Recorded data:
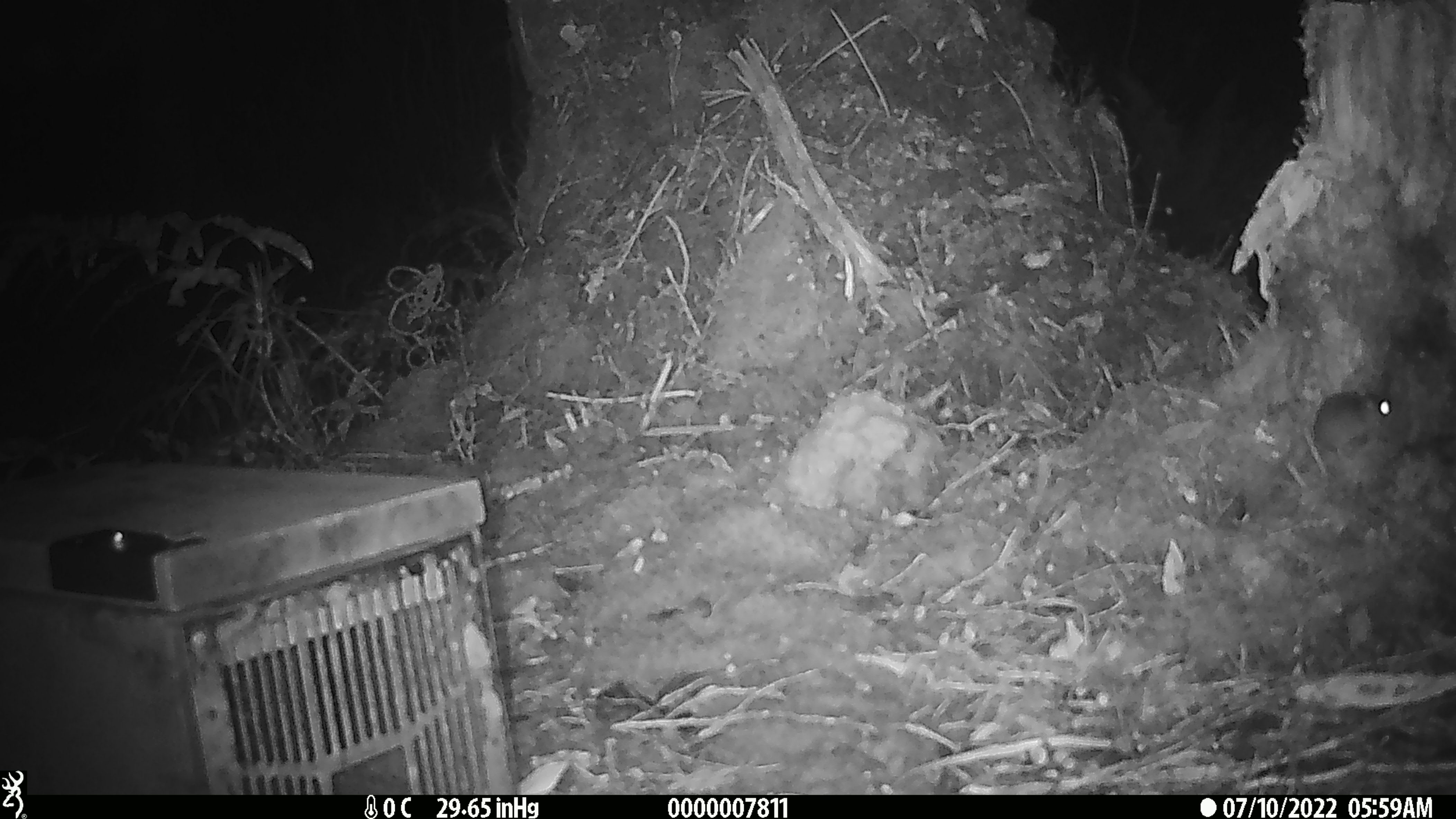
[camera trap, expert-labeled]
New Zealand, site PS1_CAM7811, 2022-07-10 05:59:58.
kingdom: Animalia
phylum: Chordata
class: Mammalia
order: Rodentia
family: Muridae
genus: Mus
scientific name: Mus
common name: mouse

■ Requirement
Go through the entries and retype each one exactly, skipping any image.

■ Worked solution
[camera trap, expert-labeled]
New Zealand, site PS1_CAM7811, 2022-07-10 05:59:58.
kingdom: Animalia
phylum: Chordata
class: Mammalia
order: Rodentia
family: Muridae
genus: Mus
scientific name: Mus
common name: mouse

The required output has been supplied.